C’est un virage, un tournant, que l’on aborde notamment au départ de l’aîné (et même si l’on a encore d’autres enfants à la maison). Cela nous projette dans un avenir différent, plus exclusivement tourné vers eux. C’est aussi une page qui se tourne, la fin d’un cycle : jusqu’ici, l’organisation était bien rodée ; maintenant, c’est l’inconnu, les repères changent. Il va falloir tout remettre en question. Pour certaines femmes en particulier, le sentiment de vide et d’inutilité peut être très fort (c’est ce que l’on appelle le syndrome du nid vide). On peut qualifier cela de baby-blues à retardement !

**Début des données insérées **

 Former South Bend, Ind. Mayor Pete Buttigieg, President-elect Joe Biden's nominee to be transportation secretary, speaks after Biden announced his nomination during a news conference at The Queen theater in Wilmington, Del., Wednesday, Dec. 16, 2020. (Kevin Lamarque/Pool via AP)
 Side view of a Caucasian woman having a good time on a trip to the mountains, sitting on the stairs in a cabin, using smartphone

Comment le vit-on en tant que mère ?
Cela va de la petite déprime passagère à la vraie crise existentielle de milieu de vie… Cette étape symbolique a des répercussions différentes selon le contexte dans lequel elle s’inscrit. Les mères au foyer, qui ont tout misé sur la maternité, se retrouvent forcément les plus dépourvues. C’est plus simple quand on est encore en activité professionnelle, engagée dans une vie de couple harmonieuse.
Justement, qu’est-ce que cela représente pour le couple ?

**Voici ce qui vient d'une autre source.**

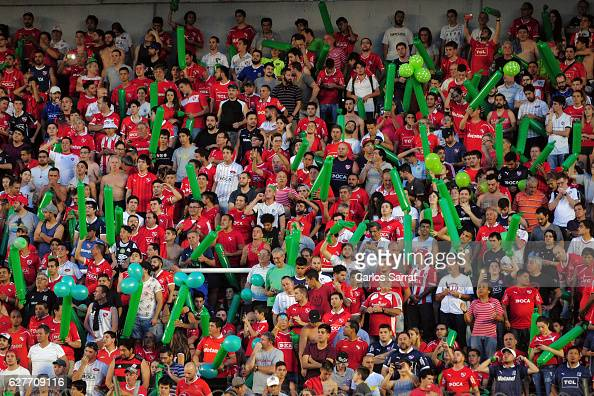 Fans of Independiente cheer for their team and display green ballons in memory of the victims of Chapecoense soccer team during a match between...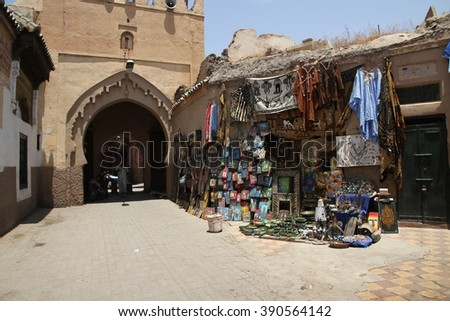 MARRAKESH, MOROCCO - JULY 11: The entrance to an alleyway off the Jemaa el Fna square of the Old Town of Marrakesh, Morocco on the 11th July, 2016. - stock photo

Beaucoup de changements ! On se retrouve l’un face à l’autre, obligés de se redécouvrir, de mettre en place un nouveau fonctionnement. Il y a parfois des heurts car chacun avait pris ses habitudes de son côté. C’est aussi l’heure d’affronter certains problèmes que le tourbillon dans lequel nous entraînent les enfants avait contribué à masquer. Maintenant, le couple a toute la place : il doit retrouver ses marques à deux.
Quelles sont nos inquiétudes quand sonne l’heure du départ ?
Elles sont nombreuses, mais très souvent situées sur le terrain de l’angoisse sécuritaire. On a tout simplement peur pour nos enfants : peur que, loin de nos yeux, il leur arrive quelque chose, peur qu’ils ne sachent pas se débrouiller sans nous. Or, pour qu’ils deviennent des adultes autonomes et responsables, il est nécessaire de savoir leur faire confiance. Il faut aussi reconsidérer ce départ sous un jour positif : on ne perd pas ses enfants, au contraire ! On apprend à les voir autrement, sans les soucis et contraintes de l’éducation. Finalement, on profite mieux d’eux.
Comment l’affronter ?
C’est une étape qui arrive immanquablement : on peut donc l’anticiper. D’une part, en responsabilisant ses enfants (de manière concrète, en leur apprenant tôt à cuisiner, laver leur linge, gérer un budget ou accomplir des formalités administratives etc.). D’autre part, en s’efforçant de lâcher prise : en les laissant partir en colonie, en séjour linguistique ou en vacances entre amis par exemple, sans trop donner de nouvelles. C’est un bon entraînement pour tout le monde !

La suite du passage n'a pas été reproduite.